- Associated Press - Thursday, March 26, 2015

JACKSON, Miss. (AP) - Members of the Mississippi Legislative Black Caucus and a black education group are criticizing Republican Gov. Phil Bryant for what they see as lack of diversity in his College Board nominations.

The caucus chairman, Democratic Sen. Kenny Wayne Jones of Canton, said Thursday that black senators are prepared to vote against three pending nominations.

Jones said it is “disgraceful” that the 12-member College Board will soon not have a graduate of any of Mississippi’s three public historically black universities.
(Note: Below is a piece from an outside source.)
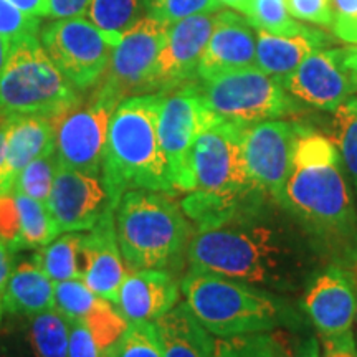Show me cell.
I'll use <instances>...</instances> for the list:
<instances>
[{"label": "cell", "mask_w": 357, "mask_h": 357, "mask_svg": "<svg viewBox=\"0 0 357 357\" xmlns=\"http://www.w3.org/2000/svg\"><path fill=\"white\" fill-rule=\"evenodd\" d=\"M192 270L242 281L275 294L306 289L324 266L283 205L265 199L215 225L197 229L187 248Z\"/></svg>", "instance_id": "6da1fadb"}, {"label": "cell", "mask_w": 357, "mask_h": 357, "mask_svg": "<svg viewBox=\"0 0 357 357\" xmlns=\"http://www.w3.org/2000/svg\"><path fill=\"white\" fill-rule=\"evenodd\" d=\"M324 265L357 270V211L329 137L300 129L283 202Z\"/></svg>", "instance_id": "7a4b0ae2"}, {"label": "cell", "mask_w": 357, "mask_h": 357, "mask_svg": "<svg viewBox=\"0 0 357 357\" xmlns=\"http://www.w3.org/2000/svg\"><path fill=\"white\" fill-rule=\"evenodd\" d=\"M245 129L247 124L217 116L192 146L194 190L182 200L181 207L197 229L215 225L248 205L268 199L255 189L245 167Z\"/></svg>", "instance_id": "3957f363"}, {"label": "cell", "mask_w": 357, "mask_h": 357, "mask_svg": "<svg viewBox=\"0 0 357 357\" xmlns=\"http://www.w3.org/2000/svg\"><path fill=\"white\" fill-rule=\"evenodd\" d=\"M162 100L164 91L126 98L111 116L101 178L113 208L128 190L176 194L159 141Z\"/></svg>", "instance_id": "277c9868"}, {"label": "cell", "mask_w": 357, "mask_h": 357, "mask_svg": "<svg viewBox=\"0 0 357 357\" xmlns=\"http://www.w3.org/2000/svg\"><path fill=\"white\" fill-rule=\"evenodd\" d=\"M114 225L129 270L181 266L192 238L190 220L164 192L128 190L114 208Z\"/></svg>", "instance_id": "5b68a950"}, {"label": "cell", "mask_w": 357, "mask_h": 357, "mask_svg": "<svg viewBox=\"0 0 357 357\" xmlns=\"http://www.w3.org/2000/svg\"><path fill=\"white\" fill-rule=\"evenodd\" d=\"M181 289L199 323L217 337L273 331L296 319L278 294L215 273L190 268Z\"/></svg>", "instance_id": "8992f818"}, {"label": "cell", "mask_w": 357, "mask_h": 357, "mask_svg": "<svg viewBox=\"0 0 357 357\" xmlns=\"http://www.w3.org/2000/svg\"><path fill=\"white\" fill-rule=\"evenodd\" d=\"M82 100L40 43V37L12 47L0 75V108L10 114L55 119Z\"/></svg>", "instance_id": "52a82bcc"}, {"label": "cell", "mask_w": 357, "mask_h": 357, "mask_svg": "<svg viewBox=\"0 0 357 357\" xmlns=\"http://www.w3.org/2000/svg\"><path fill=\"white\" fill-rule=\"evenodd\" d=\"M205 105L218 118L242 124L280 119L296 109V101L278 79L247 68L200 79Z\"/></svg>", "instance_id": "ba28073f"}, {"label": "cell", "mask_w": 357, "mask_h": 357, "mask_svg": "<svg viewBox=\"0 0 357 357\" xmlns=\"http://www.w3.org/2000/svg\"><path fill=\"white\" fill-rule=\"evenodd\" d=\"M119 100L98 83L91 95L53 119L58 166L101 176L111 116Z\"/></svg>", "instance_id": "9c48e42d"}, {"label": "cell", "mask_w": 357, "mask_h": 357, "mask_svg": "<svg viewBox=\"0 0 357 357\" xmlns=\"http://www.w3.org/2000/svg\"><path fill=\"white\" fill-rule=\"evenodd\" d=\"M217 114L205 105L194 82L164 91L159 114V141L167 174L176 192L194 190L190 151L195 139Z\"/></svg>", "instance_id": "30bf717a"}, {"label": "cell", "mask_w": 357, "mask_h": 357, "mask_svg": "<svg viewBox=\"0 0 357 357\" xmlns=\"http://www.w3.org/2000/svg\"><path fill=\"white\" fill-rule=\"evenodd\" d=\"M40 43L78 91L95 88L101 82L116 47L86 17L52 22L40 30Z\"/></svg>", "instance_id": "8fae6325"}, {"label": "cell", "mask_w": 357, "mask_h": 357, "mask_svg": "<svg viewBox=\"0 0 357 357\" xmlns=\"http://www.w3.org/2000/svg\"><path fill=\"white\" fill-rule=\"evenodd\" d=\"M169 26L146 15L126 30L113 48L101 84L119 100L154 91L155 63L166 45Z\"/></svg>", "instance_id": "7c38bea8"}, {"label": "cell", "mask_w": 357, "mask_h": 357, "mask_svg": "<svg viewBox=\"0 0 357 357\" xmlns=\"http://www.w3.org/2000/svg\"><path fill=\"white\" fill-rule=\"evenodd\" d=\"M300 129L281 119L250 124L245 129L243 159L250 181L257 190L278 204L283 202Z\"/></svg>", "instance_id": "4fadbf2b"}, {"label": "cell", "mask_w": 357, "mask_h": 357, "mask_svg": "<svg viewBox=\"0 0 357 357\" xmlns=\"http://www.w3.org/2000/svg\"><path fill=\"white\" fill-rule=\"evenodd\" d=\"M356 271L324 265L305 289L301 307L323 339L352 333L357 310Z\"/></svg>", "instance_id": "5bb4252c"}, {"label": "cell", "mask_w": 357, "mask_h": 357, "mask_svg": "<svg viewBox=\"0 0 357 357\" xmlns=\"http://www.w3.org/2000/svg\"><path fill=\"white\" fill-rule=\"evenodd\" d=\"M48 208L60 234L88 231L111 207L108 190L101 176L58 166Z\"/></svg>", "instance_id": "9a60e30c"}, {"label": "cell", "mask_w": 357, "mask_h": 357, "mask_svg": "<svg viewBox=\"0 0 357 357\" xmlns=\"http://www.w3.org/2000/svg\"><path fill=\"white\" fill-rule=\"evenodd\" d=\"M217 13H200L169 26L155 63L154 91H167L197 79L199 63L217 24Z\"/></svg>", "instance_id": "2e32d148"}, {"label": "cell", "mask_w": 357, "mask_h": 357, "mask_svg": "<svg viewBox=\"0 0 357 357\" xmlns=\"http://www.w3.org/2000/svg\"><path fill=\"white\" fill-rule=\"evenodd\" d=\"M296 100L323 111H336L357 93L349 71L342 63L341 52L314 50L283 82Z\"/></svg>", "instance_id": "e0dca14e"}, {"label": "cell", "mask_w": 357, "mask_h": 357, "mask_svg": "<svg viewBox=\"0 0 357 357\" xmlns=\"http://www.w3.org/2000/svg\"><path fill=\"white\" fill-rule=\"evenodd\" d=\"M128 270L118 243L114 208H108L82 240V281L86 287L116 305Z\"/></svg>", "instance_id": "ac0fdd59"}, {"label": "cell", "mask_w": 357, "mask_h": 357, "mask_svg": "<svg viewBox=\"0 0 357 357\" xmlns=\"http://www.w3.org/2000/svg\"><path fill=\"white\" fill-rule=\"evenodd\" d=\"M247 68H257V29L247 17L220 10L199 63L197 79Z\"/></svg>", "instance_id": "d6986e66"}, {"label": "cell", "mask_w": 357, "mask_h": 357, "mask_svg": "<svg viewBox=\"0 0 357 357\" xmlns=\"http://www.w3.org/2000/svg\"><path fill=\"white\" fill-rule=\"evenodd\" d=\"M55 301L61 314L83 323L100 346L109 352L129 326L116 305L93 293L82 280L55 283Z\"/></svg>", "instance_id": "ffe728a7"}, {"label": "cell", "mask_w": 357, "mask_h": 357, "mask_svg": "<svg viewBox=\"0 0 357 357\" xmlns=\"http://www.w3.org/2000/svg\"><path fill=\"white\" fill-rule=\"evenodd\" d=\"M178 303V284L171 271L131 270L118 291L116 307L131 323H155Z\"/></svg>", "instance_id": "44dd1931"}, {"label": "cell", "mask_w": 357, "mask_h": 357, "mask_svg": "<svg viewBox=\"0 0 357 357\" xmlns=\"http://www.w3.org/2000/svg\"><path fill=\"white\" fill-rule=\"evenodd\" d=\"M52 149H55L53 119L13 114L7 131L6 154L0 164V195L10 194L20 172L33 159Z\"/></svg>", "instance_id": "7402d4cb"}, {"label": "cell", "mask_w": 357, "mask_h": 357, "mask_svg": "<svg viewBox=\"0 0 357 357\" xmlns=\"http://www.w3.org/2000/svg\"><path fill=\"white\" fill-rule=\"evenodd\" d=\"M154 324L162 357H212L215 341L187 303H177Z\"/></svg>", "instance_id": "603a6c76"}, {"label": "cell", "mask_w": 357, "mask_h": 357, "mask_svg": "<svg viewBox=\"0 0 357 357\" xmlns=\"http://www.w3.org/2000/svg\"><path fill=\"white\" fill-rule=\"evenodd\" d=\"M53 307H56L55 281L45 273L35 257L13 268L3 296V310L33 318Z\"/></svg>", "instance_id": "cb8c5ba5"}, {"label": "cell", "mask_w": 357, "mask_h": 357, "mask_svg": "<svg viewBox=\"0 0 357 357\" xmlns=\"http://www.w3.org/2000/svg\"><path fill=\"white\" fill-rule=\"evenodd\" d=\"M326 43L319 32L283 37L257 30V68L283 84L301 61Z\"/></svg>", "instance_id": "d4e9b609"}, {"label": "cell", "mask_w": 357, "mask_h": 357, "mask_svg": "<svg viewBox=\"0 0 357 357\" xmlns=\"http://www.w3.org/2000/svg\"><path fill=\"white\" fill-rule=\"evenodd\" d=\"M82 231H65L33 257L55 283L82 280Z\"/></svg>", "instance_id": "484cf974"}, {"label": "cell", "mask_w": 357, "mask_h": 357, "mask_svg": "<svg viewBox=\"0 0 357 357\" xmlns=\"http://www.w3.org/2000/svg\"><path fill=\"white\" fill-rule=\"evenodd\" d=\"M147 13V0H93L86 19L118 45L121 35Z\"/></svg>", "instance_id": "4316f807"}, {"label": "cell", "mask_w": 357, "mask_h": 357, "mask_svg": "<svg viewBox=\"0 0 357 357\" xmlns=\"http://www.w3.org/2000/svg\"><path fill=\"white\" fill-rule=\"evenodd\" d=\"M20 215V250L43 248L60 235L55 218L47 204L35 200L25 194L13 192Z\"/></svg>", "instance_id": "83f0119b"}, {"label": "cell", "mask_w": 357, "mask_h": 357, "mask_svg": "<svg viewBox=\"0 0 357 357\" xmlns=\"http://www.w3.org/2000/svg\"><path fill=\"white\" fill-rule=\"evenodd\" d=\"M294 352L287 336L266 331L218 337L212 357H294Z\"/></svg>", "instance_id": "f1b7e54d"}, {"label": "cell", "mask_w": 357, "mask_h": 357, "mask_svg": "<svg viewBox=\"0 0 357 357\" xmlns=\"http://www.w3.org/2000/svg\"><path fill=\"white\" fill-rule=\"evenodd\" d=\"M30 344L35 357H68L70 319L56 307L33 316Z\"/></svg>", "instance_id": "f546056e"}, {"label": "cell", "mask_w": 357, "mask_h": 357, "mask_svg": "<svg viewBox=\"0 0 357 357\" xmlns=\"http://www.w3.org/2000/svg\"><path fill=\"white\" fill-rule=\"evenodd\" d=\"M247 19L257 30L283 35V37H296V35L314 32V30L303 26L289 13L287 0H252Z\"/></svg>", "instance_id": "4dcf8cb0"}, {"label": "cell", "mask_w": 357, "mask_h": 357, "mask_svg": "<svg viewBox=\"0 0 357 357\" xmlns=\"http://www.w3.org/2000/svg\"><path fill=\"white\" fill-rule=\"evenodd\" d=\"M331 141L357 192V98H349L334 111Z\"/></svg>", "instance_id": "1f68e13d"}, {"label": "cell", "mask_w": 357, "mask_h": 357, "mask_svg": "<svg viewBox=\"0 0 357 357\" xmlns=\"http://www.w3.org/2000/svg\"><path fill=\"white\" fill-rule=\"evenodd\" d=\"M56 153L55 149H52L43 155H40V158L33 159L32 162L20 172L12 192L25 194L29 195V197L47 204L48 197H50L53 181H55L56 176Z\"/></svg>", "instance_id": "d6a6232c"}, {"label": "cell", "mask_w": 357, "mask_h": 357, "mask_svg": "<svg viewBox=\"0 0 357 357\" xmlns=\"http://www.w3.org/2000/svg\"><path fill=\"white\" fill-rule=\"evenodd\" d=\"M111 357H162L154 323H131L116 342Z\"/></svg>", "instance_id": "836d02e7"}, {"label": "cell", "mask_w": 357, "mask_h": 357, "mask_svg": "<svg viewBox=\"0 0 357 357\" xmlns=\"http://www.w3.org/2000/svg\"><path fill=\"white\" fill-rule=\"evenodd\" d=\"M40 17L20 10L8 0H0V35L12 43V47L40 35Z\"/></svg>", "instance_id": "e575fe53"}, {"label": "cell", "mask_w": 357, "mask_h": 357, "mask_svg": "<svg viewBox=\"0 0 357 357\" xmlns=\"http://www.w3.org/2000/svg\"><path fill=\"white\" fill-rule=\"evenodd\" d=\"M220 10H223L220 0H162L158 6L151 7L147 15L171 26L189 17Z\"/></svg>", "instance_id": "d590c367"}, {"label": "cell", "mask_w": 357, "mask_h": 357, "mask_svg": "<svg viewBox=\"0 0 357 357\" xmlns=\"http://www.w3.org/2000/svg\"><path fill=\"white\" fill-rule=\"evenodd\" d=\"M0 242L6 243L12 253L19 252L20 215L13 192L0 195Z\"/></svg>", "instance_id": "8d00e7d4"}, {"label": "cell", "mask_w": 357, "mask_h": 357, "mask_svg": "<svg viewBox=\"0 0 357 357\" xmlns=\"http://www.w3.org/2000/svg\"><path fill=\"white\" fill-rule=\"evenodd\" d=\"M68 357H111V352L98 344L95 336L83 323L70 321Z\"/></svg>", "instance_id": "74e56055"}, {"label": "cell", "mask_w": 357, "mask_h": 357, "mask_svg": "<svg viewBox=\"0 0 357 357\" xmlns=\"http://www.w3.org/2000/svg\"><path fill=\"white\" fill-rule=\"evenodd\" d=\"M287 7L296 20L333 26L329 0H287Z\"/></svg>", "instance_id": "f35d334b"}, {"label": "cell", "mask_w": 357, "mask_h": 357, "mask_svg": "<svg viewBox=\"0 0 357 357\" xmlns=\"http://www.w3.org/2000/svg\"><path fill=\"white\" fill-rule=\"evenodd\" d=\"M329 6H331L334 33L349 43L357 30V0H329Z\"/></svg>", "instance_id": "ab89813d"}, {"label": "cell", "mask_w": 357, "mask_h": 357, "mask_svg": "<svg viewBox=\"0 0 357 357\" xmlns=\"http://www.w3.org/2000/svg\"><path fill=\"white\" fill-rule=\"evenodd\" d=\"M93 0H48V17L50 19H75L86 17Z\"/></svg>", "instance_id": "60d3db41"}, {"label": "cell", "mask_w": 357, "mask_h": 357, "mask_svg": "<svg viewBox=\"0 0 357 357\" xmlns=\"http://www.w3.org/2000/svg\"><path fill=\"white\" fill-rule=\"evenodd\" d=\"M324 356L323 357H357L356 337L354 333L344 334V336L323 339Z\"/></svg>", "instance_id": "b9f144b4"}, {"label": "cell", "mask_w": 357, "mask_h": 357, "mask_svg": "<svg viewBox=\"0 0 357 357\" xmlns=\"http://www.w3.org/2000/svg\"><path fill=\"white\" fill-rule=\"evenodd\" d=\"M10 255L12 252L7 248V245L0 242V311H3V296H6L7 283L12 273Z\"/></svg>", "instance_id": "7bdbcfd3"}, {"label": "cell", "mask_w": 357, "mask_h": 357, "mask_svg": "<svg viewBox=\"0 0 357 357\" xmlns=\"http://www.w3.org/2000/svg\"><path fill=\"white\" fill-rule=\"evenodd\" d=\"M20 10L33 17H48V0H8Z\"/></svg>", "instance_id": "ee69618b"}, {"label": "cell", "mask_w": 357, "mask_h": 357, "mask_svg": "<svg viewBox=\"0 0 357 357\" xmlns=\"http://www.w3.org/2000/svg\"><path fill=\"white\" fill-rule=\"evenodd\" d=\"M339 52H341L342 63H344L346 70L349 71L352 82H354L357 89V45H352V47L347 48H339Z\"/></svg>", "instance_id": "f6af8a7d"}, {"label": "cell", "mask_w": 357, "mask_h": 357, "mask_svg": "<svg viewBox=\"0 0 357 357\" xmlns=\"http://www.w3.org/2000/svg\"><path fill=\"white\" fill-rule=\"evenodd\" d=\"M13 114L7 113L6 109L0 108V164L3 160V154H6V142H7V131L10 126Z\"/></svg>", "instance_id": "bcb514c9"}, {"label": "cell", "mask_w": 357, "mask_h": 357, "mask_svg": "<svg viewBox=\"0 0 357 357\" xmlns=\"http://www.w3.org/2000/svg\"><path fill=\"white\" fill-rule=\"evenodd\" d=\"M294 357H321L318 339L307 337L305 342H301V346L298 347V351L294 352Z\"/></svg>", "instance_id": "7dc6e473"}, {"label": "cell", "mask_w": 357, "mask_h": 357, "mask_svg": "<svg viewBox=\"0 0 357 357\" xmlns=\"http://www.w3.org/2000/svg\"><path fill=\"white\" fill-rule=\"evenodd\" d=\"M223 7H229V8H234V10L243 13L245 17H247L248 13V8H250V2L252 0H220Z\"/></svg>", "instance_id": "c3c4849f"}, {"label": "cell", "mask_w": 357, "mask_h": 357, "mask_svg": "<svg viewBox=\"0 0 357 357\" xmlns=\"http://www.w3.org/2000/svg\"><path fill=\"white\" fill-rule=\"evenodd\" d=\"M10 52H12V43L0 35V75H2L3 68H6V63L8 60V55H10Z\"/></svg>", "instance_id": "681fc988"}, {"label": "cell", "mask_w": 357, "mask_h": 357, "mask_svg": "<svg viewBox=\"0 0 357 357\" xmlns=\"http://www.w3.org/2000/svg\"><path fill=\"white\" fill-rule=\"evenodd\" d=\"M160 2H162V0H147V3H149V8L158 6V3H160Z\"/></svg>", "instance_id": "f907efd6"}, {"label": "cell", "mask_w": 357, "mask_h": 357, "mask_svg": "<svg viewBox=\"0 0 357 357\" xmlns=\"http://www.w3.org/2000/svg\"><path fill=\"white\" fill-rule=\"evenodd\" d=\"M349 43L357 45V30L354 32V35H352V37H351V42H349Z\"/></svg>", "instance_id": "816d5d0a"}, {"label": "cell", "mask_w": 357, "mask_h": 357, "mask_svg": "<svg viewBox=\"0 0 357 357\" xmlns=\"http://www.w3.org/2000/svg\"><path fill=\"white\" fill-rule=\"evenodd\" d=\"M356 323H357V310H356ZM356 349H357V337H356Z\"/></svg>", "instance_id": "f5cc1de1"}, {"label": "cell", "mask_w": 357, "mask_h": 357, "mask_svg": "<svg viewBox=\"0 0 357 357\" xmlns=\"http://www.w3.org/2000/svg\"><path fill=\"white\" fill-rule=\"evenodd\" d=\"M2 312H3V311H0V321H2Z\"/></svg>", "instance_id": "db71d44e"}, {"label": "cell", "mask_w": 357, "mask_h": 357, "mask_svg": "<svg viewBox=\"0 0 357 357\" xmlns=\"http://www.w3.org/2000/svg\"><path fill=\"white\" fill-rule=\"evenodd\" d=\"M0 357H2V356H0Z\"/></svg>", "instance_id": "11a10c76"}]
</instances>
“Gov. Bryant’s College Board appointments damage higher education and disrespect Alcorn, Mississippi Valley and Jackson State universities,” Jones said during a Capitol news conference, where about 20 Black Caucus members were joined by more than a dozen members of the Jackson-based Mississippi Coalition on Black Higher Education.
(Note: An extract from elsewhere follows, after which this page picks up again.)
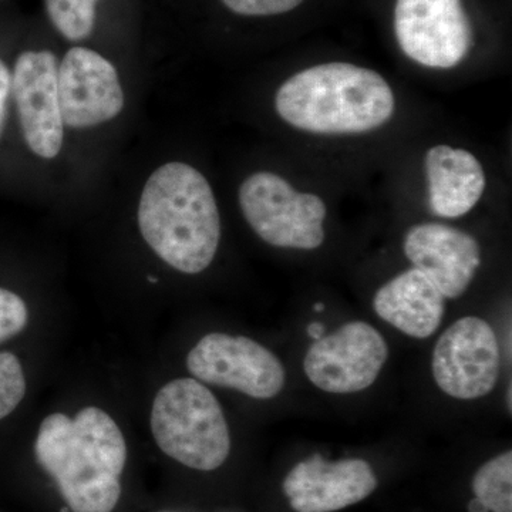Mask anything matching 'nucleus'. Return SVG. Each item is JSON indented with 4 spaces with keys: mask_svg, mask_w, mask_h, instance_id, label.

Bryant has nominated three white men and one black man to the board. If confirmed, they would succeed two white men, one white woman and one black man whose terms are expiring.

One of Bryant’s College Board nominees, Dr. Alfred McNair, is gastroenterologist from Gautier and earned his undergraduate degree at historically black Tougaloo College in Jackson, which is a private school.

Bryant spokeswoman Nicole Webb said the governor has a strong record on diverse appointments, including nominating a woman and an African-American man to the College Board in 2012.

“For his first appointment as governor, Gov. Bryant appointed Maj. Gen. Leon Collins as adjutant general of the Mississippi National Guard. It was the first time in the state’s history an African-American had been appointed to the position,” Webb said. “He also recently appointed an African-American, Jerry Griffith Sr., to the Mississippi Gaming Commission. This is the first time in the history of the Gaming Commission an African-American has been appointed.”

Preston Lee of Jackson, an Alcorn State alumnus who is first vice president of the Mississippi Coalition on Black Higher Education, said having no graduate of Alcorn State, Jackson State or Mississippi Valley State universities on the College Board is insulting.

“This is racial politics in it most stark form,” Lee said.

One of the governor’s four College Board nominees, Glenn McCullough Jr. of Tupelo, was confirmed by the Senate last week.

Moments after the Black Caucus news conference Thursday, the Senate Universities and Colleges Committee met and endorsed the other three nominees: McNair, Chip Morgan of Leland and Tommy Duff of Hattiesburg. The full Senate will vote on whether to confirm them in the next few days.